# Mini Photo comp 12 sponsored by Auto Detox



## spitfire

*We're back!
*After some weeks now since the last comp we're raring to go again and we have a really special prize awaiting the winner. If the truth be known Maxtor and I are quite jealous that we can't enter. Barry (Baz) from Auto Detox has kindly donated this superb prize which I'm sure you will agree is worth getting out there to capture that winning photograph.










Rules

1. Entrants must have a minimum of 50 posts.
2. All pictures must be a maximum of 800x600 including borders.
3. Picture posted must be you own work.
4. Pictures posted of children must have the expressed permission of parent or guardian.
5. One entry per person only.
6. There will be ten days to post entries and ten days for voting.
7. No discussions will be entered into.
8. At the request of Auto Detox the following will apply to this comp.
*UK postage is included in the prize, if a winner from outside the UK is chosen they will be expected to pay the difference in postage cost* 

As usual, the best ten selected by Maxtor and myself will go on to judging via poll.

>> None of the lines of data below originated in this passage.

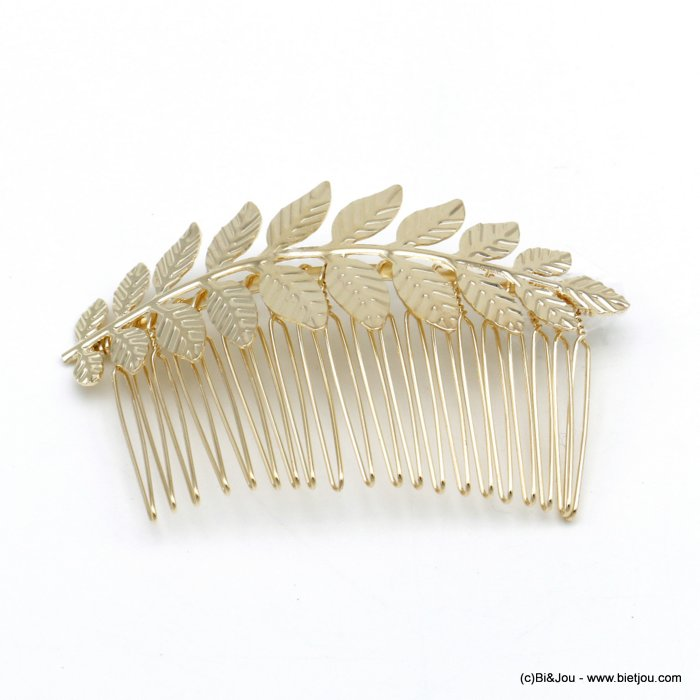 hair slide 0620042-06 leaf metal 83x51mm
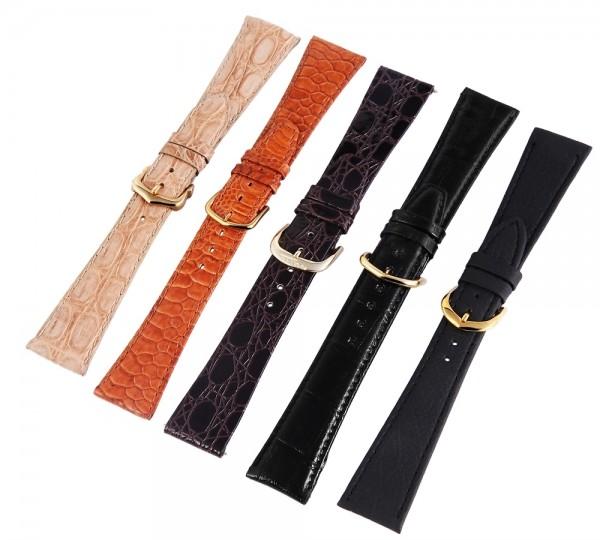 Basic Echtleder Armband in , , , 20 mm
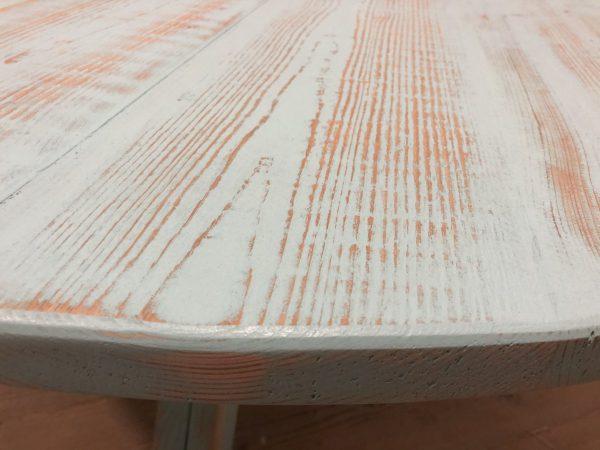 mesa-redonda-centro-grace-1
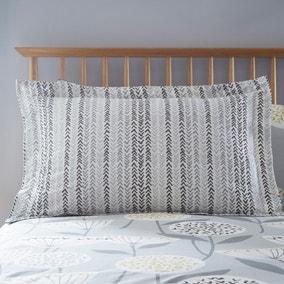 Elements Emmott Oxford Grey Pillowcase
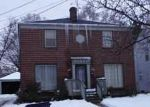 Foreclosure Auction in Grand Rapids 49507 BALLARD ST SE - Property ID: 1676441101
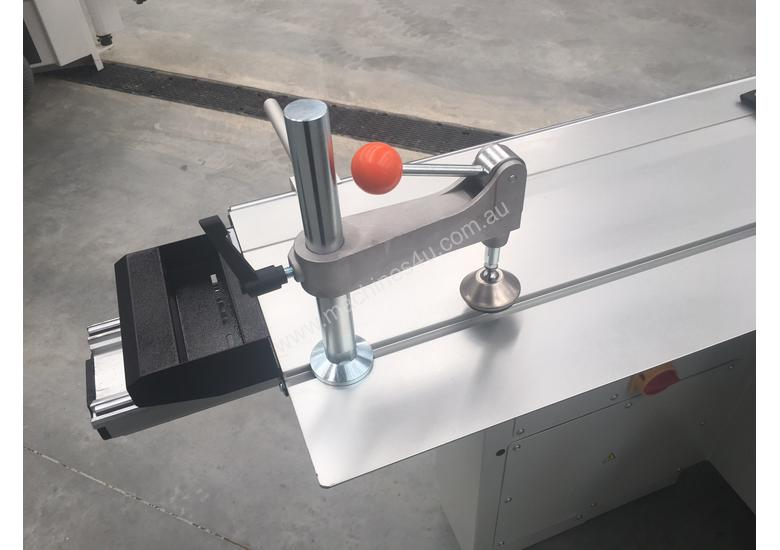 Electronic Fence, powered rise/fall/tilt Heavy duty Panelsaw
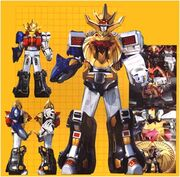 8 WILD FORCE MEGAZORDS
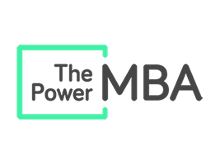 Cupón descuento The Power MBA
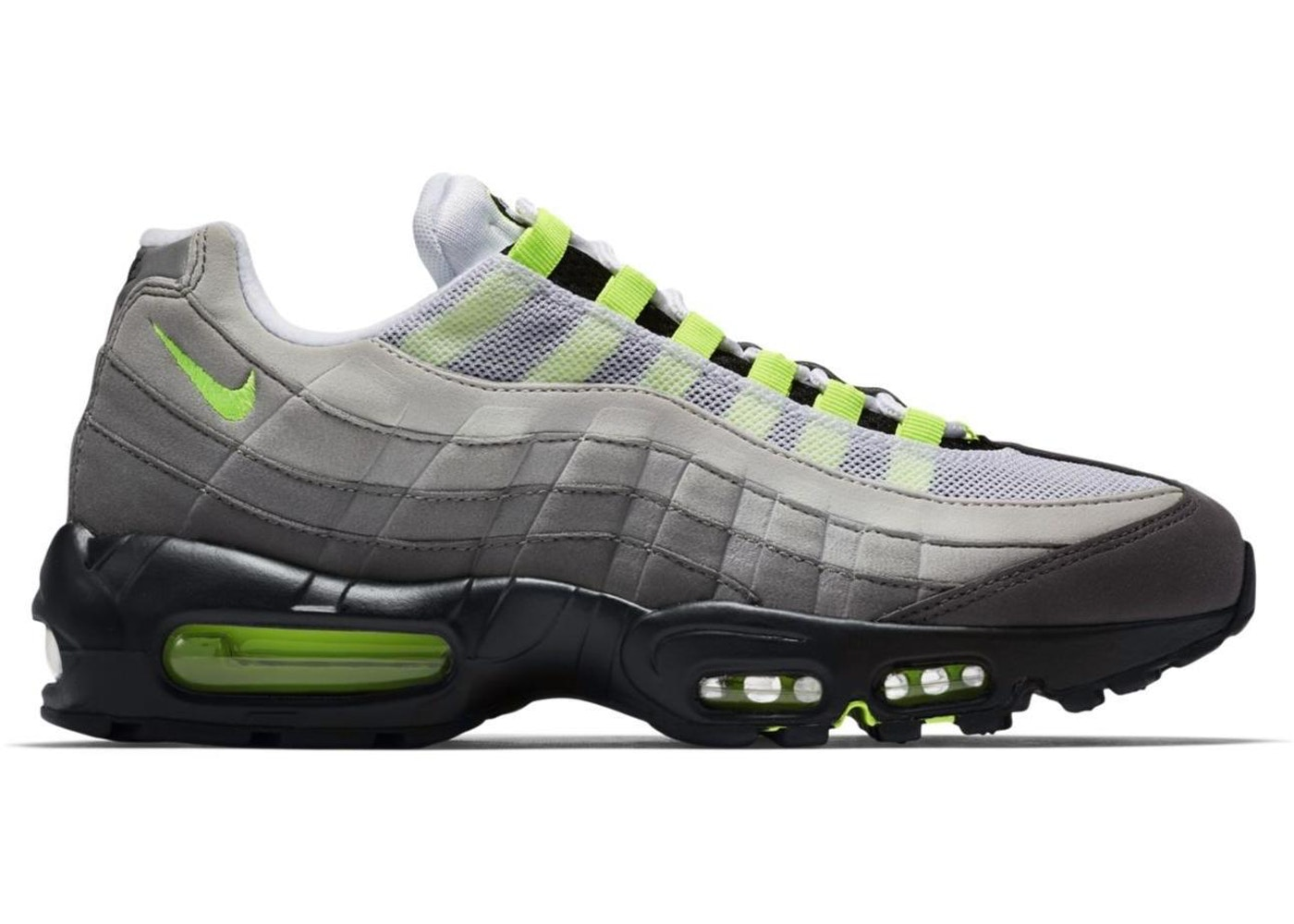 sneakers for cheap 65267 90009 Nike Air Max 95 Shoes - Average Sale Price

Ok, I know your all champing at the bit to get snapping so the theme for this comp will be *Perspective.** ( Perspective )*
Feel free to give a breif explanation if you think your pic needs it. Otherwise let your pic do the talking:thumb:


Good luck to you all. 

Baz, Maxtor and Spitfire. :wave:


----------



## Coops

Nice one guys. Off on holiday to Newquay next week - so will hopefully get an entry in next weekend, if it's not too late.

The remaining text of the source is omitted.